A rare print of an iconic photograph from the ill-fated 1911-13 British Antarctic Expedition is being auctioned at London's Sotheby auction house.
It depicts the five members of Captain Robert Falcon Scott's doomed polar party posing disconsolately beside a sagging Union Jack marking their arrival at the South Pole on January 17, 1912.
The bedraggled party is the very picture of misery - they resemble condemned men posing for a pre-execution photograph.
They look this way because they have just hauled heavy wooden sledges over about 1400km (twice the distance from Auckland to Wellington) of frozen wastes, traversing glaciers, crevasses and high mountain ridges, for the honour of being first to reach the South Pole ... only to find Norwegian Roald Amundsen had beaten them to it more than a month.

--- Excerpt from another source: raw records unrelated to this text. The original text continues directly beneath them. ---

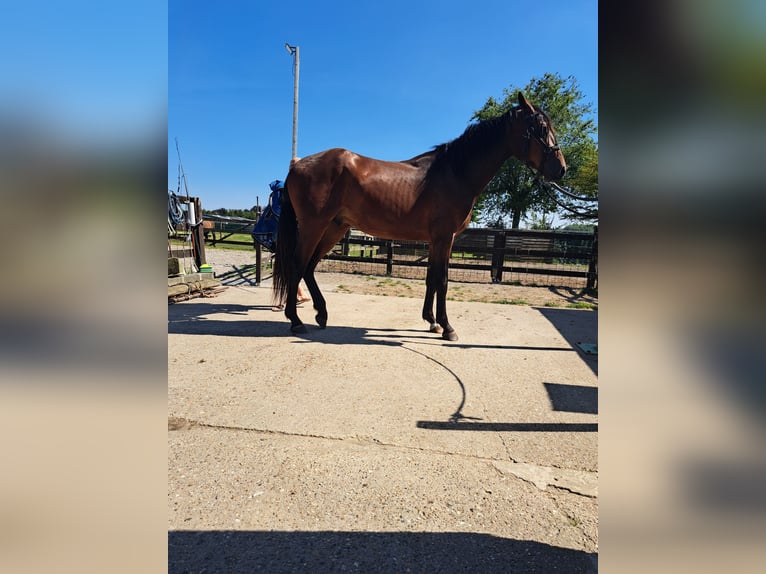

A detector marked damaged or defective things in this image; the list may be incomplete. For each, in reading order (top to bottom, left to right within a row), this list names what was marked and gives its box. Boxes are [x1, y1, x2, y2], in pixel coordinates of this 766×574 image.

crack in concrete [170, 418, 600, 500]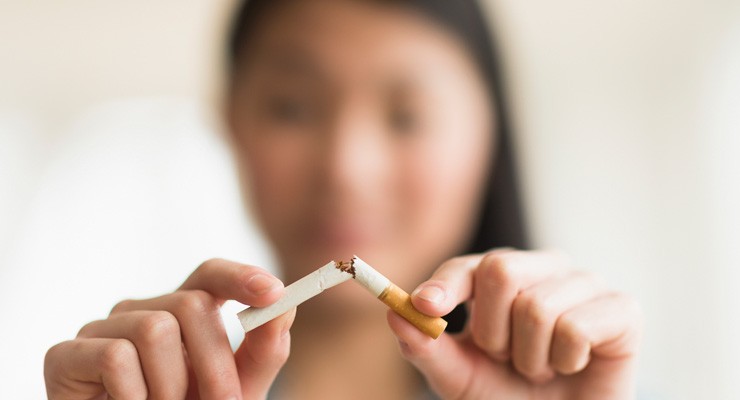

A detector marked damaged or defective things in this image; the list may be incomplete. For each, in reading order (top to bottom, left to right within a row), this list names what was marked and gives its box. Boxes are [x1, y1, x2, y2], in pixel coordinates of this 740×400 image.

broken cigarette [238, 256, 446, 338]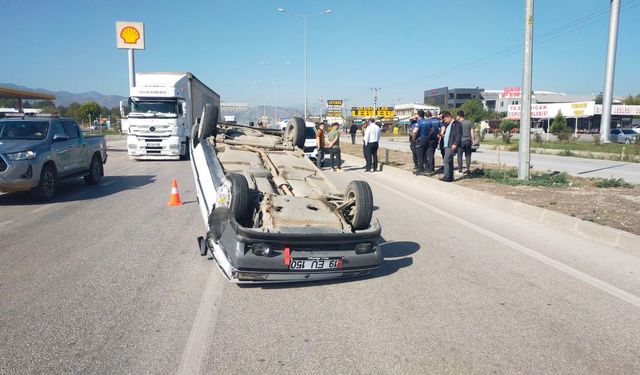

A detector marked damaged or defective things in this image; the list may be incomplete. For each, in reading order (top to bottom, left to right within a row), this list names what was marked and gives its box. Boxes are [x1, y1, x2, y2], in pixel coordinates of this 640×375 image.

overturned car [189, 104, 380, 284]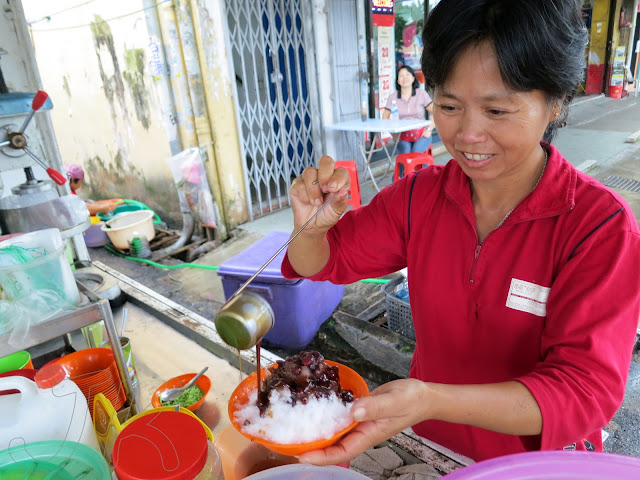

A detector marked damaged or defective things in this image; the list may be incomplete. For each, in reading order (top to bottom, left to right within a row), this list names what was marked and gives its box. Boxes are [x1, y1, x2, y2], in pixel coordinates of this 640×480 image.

peeling paint wall [22, 0, 181, 225]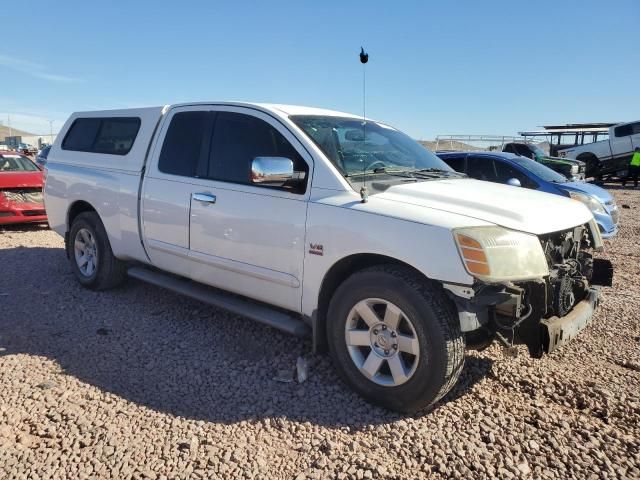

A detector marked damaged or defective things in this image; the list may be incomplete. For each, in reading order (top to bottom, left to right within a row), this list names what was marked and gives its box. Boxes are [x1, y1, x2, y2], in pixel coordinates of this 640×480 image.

cracked headlight housing [568, 190, 604, 215]
cracked headlight housing [452, 227, 548, 284]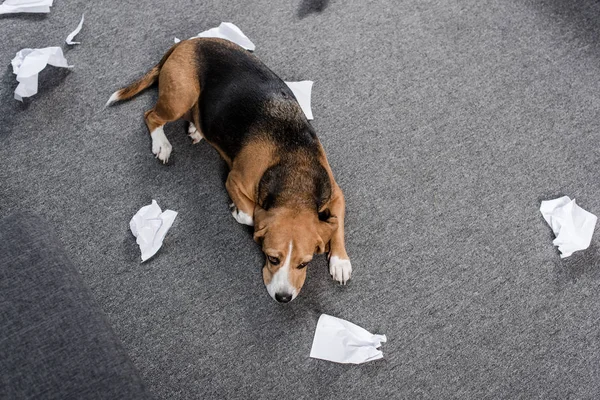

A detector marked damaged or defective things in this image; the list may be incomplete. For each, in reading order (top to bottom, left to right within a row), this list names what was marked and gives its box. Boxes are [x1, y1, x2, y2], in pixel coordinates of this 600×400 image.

torn white paper [65, 13, 84, 45]
torn white paper [176, 21, 255, 50]
torn white paper [10, 47, 72, 101]
torn white paper [284, 80, 314, 119]
torn white paper [130, 200, 177, 262]
torn white paper [540, 197, 596, 260]
torn white paper [310, 314, 390, 364]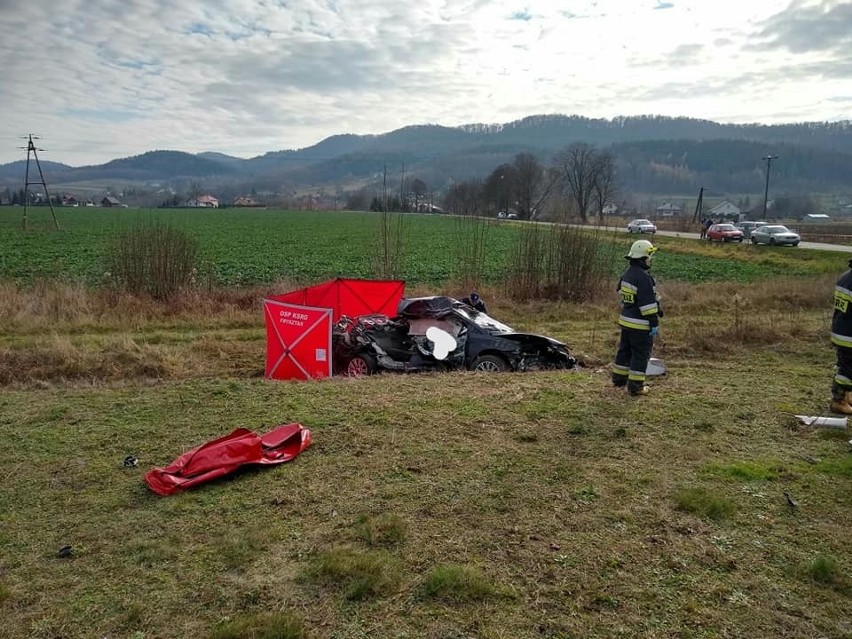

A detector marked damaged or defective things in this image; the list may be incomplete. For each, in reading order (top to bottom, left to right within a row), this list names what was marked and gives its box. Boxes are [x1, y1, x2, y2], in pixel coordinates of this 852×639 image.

wrecked car [332, 298, 580, 378]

"Great God! This is an awful place and terrible enough for us to have laboured to it without the reward of priority," Scott wrote in his journal.

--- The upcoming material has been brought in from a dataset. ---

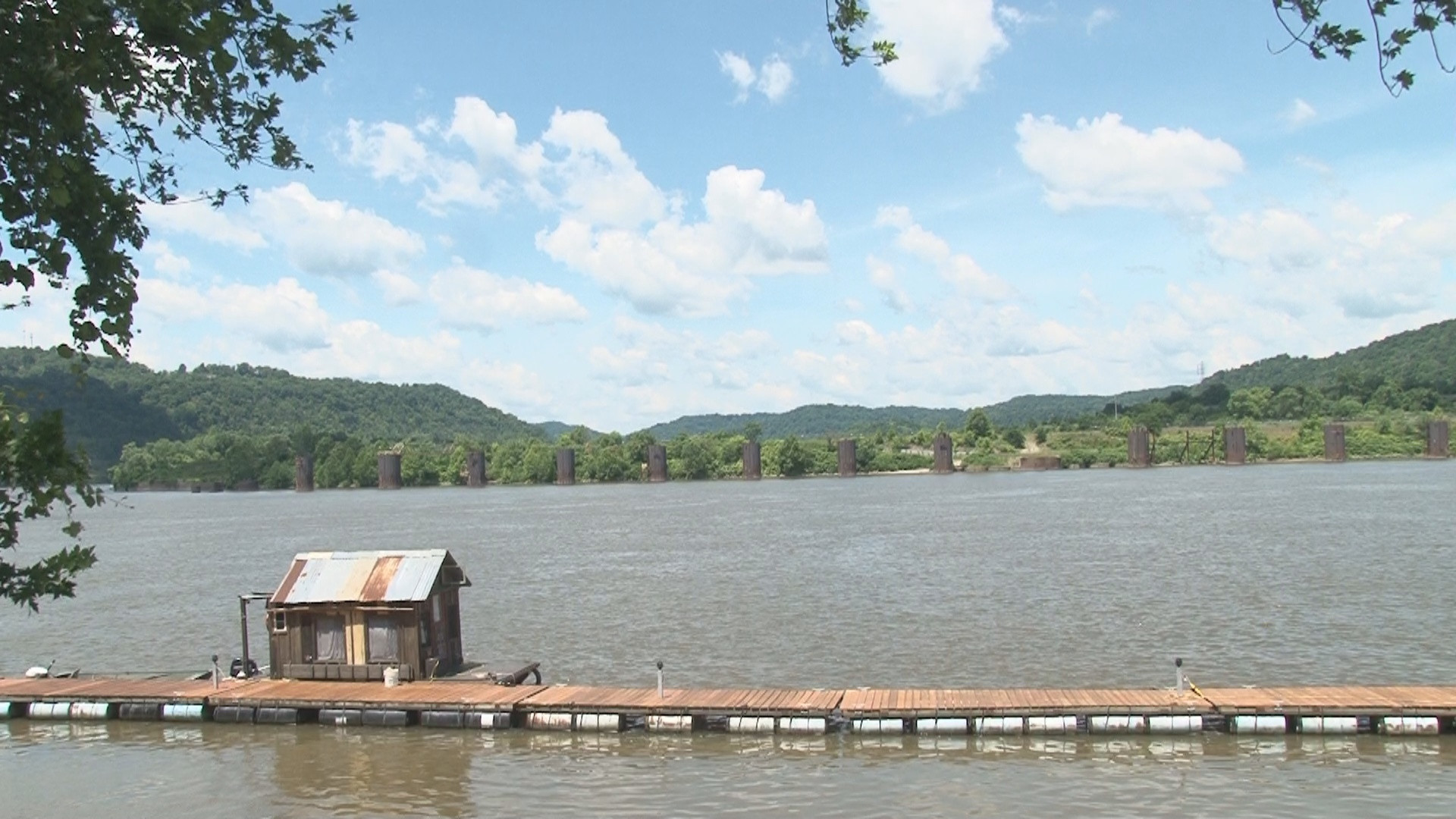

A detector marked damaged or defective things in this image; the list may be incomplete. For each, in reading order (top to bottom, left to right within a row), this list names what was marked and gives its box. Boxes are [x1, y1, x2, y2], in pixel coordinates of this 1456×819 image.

rusty corrugated metal roof [268, 544, 460, 603]
rusted metal panel [362, 554, 407, 600]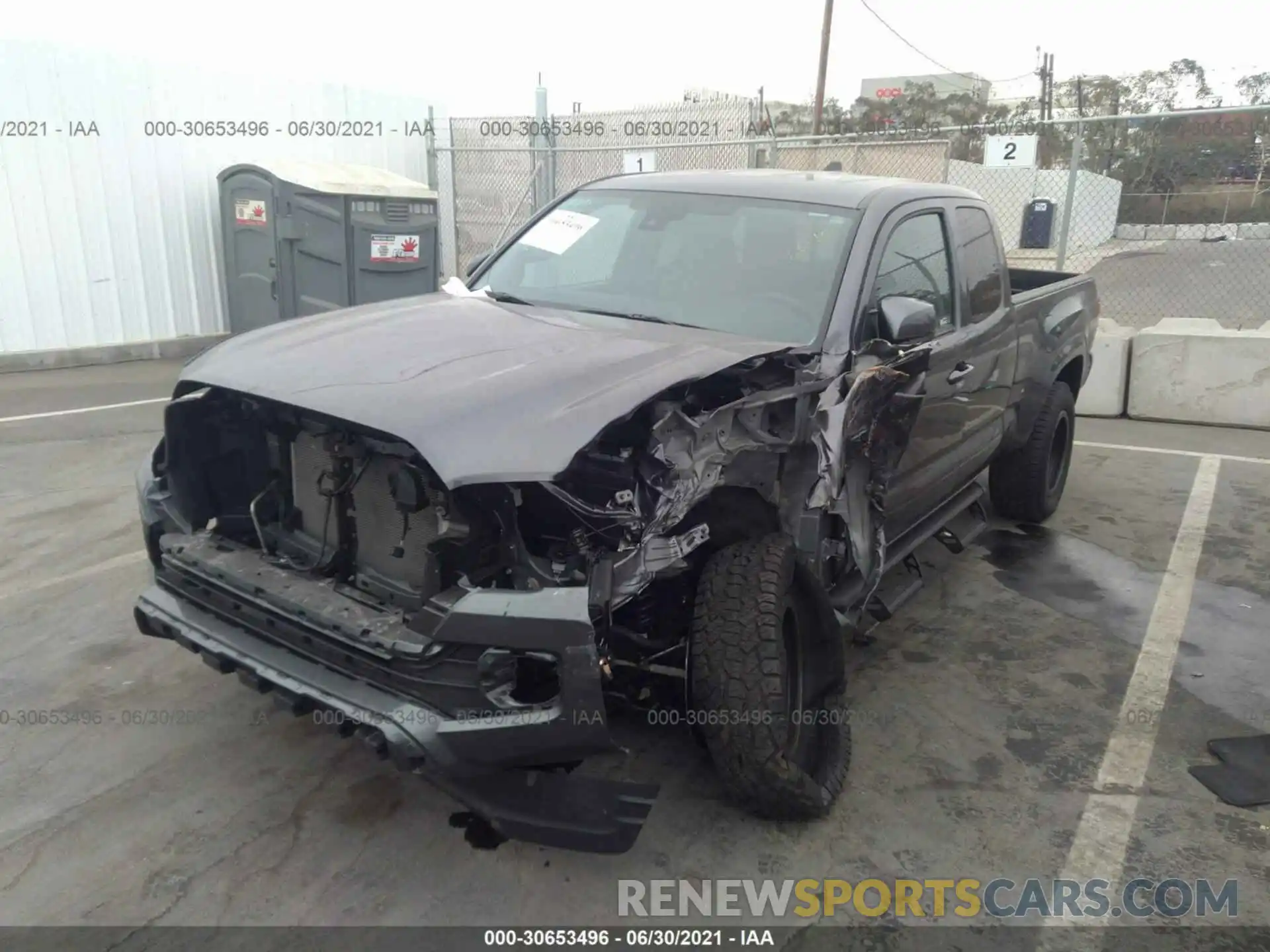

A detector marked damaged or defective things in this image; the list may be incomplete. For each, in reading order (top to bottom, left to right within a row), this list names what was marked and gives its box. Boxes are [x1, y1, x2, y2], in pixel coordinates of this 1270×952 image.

damaged gray pickup truck [134, 171, 1097, 857]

Now, all that's left is to repeat this terrible journey in reverse, sucking the bitter pill of defeat the whole frozen way.
Like myself, many will have imbibed the tragic Captain Scott tale along with - it seems - mother's milk.
It was - and perhaps still is - a junior school staple: the valiant ponies, devious dog-driving Norsemen, self-sacrificing "Titus" Oates, One Ton Camp, blizzards ... no survivors.
A recent Guardian article on the coming auction revisits the whole sorry saga. But in so doing, it perpetuates several shonky tenets that have turned a tragically heroic story into a massaged cultural myth.
The main one is that Scott and his men were robbed because a bunch of caddish Norwegians deceitfully snuck through the back door, snatching the prize from the gallant Brits at the last minute.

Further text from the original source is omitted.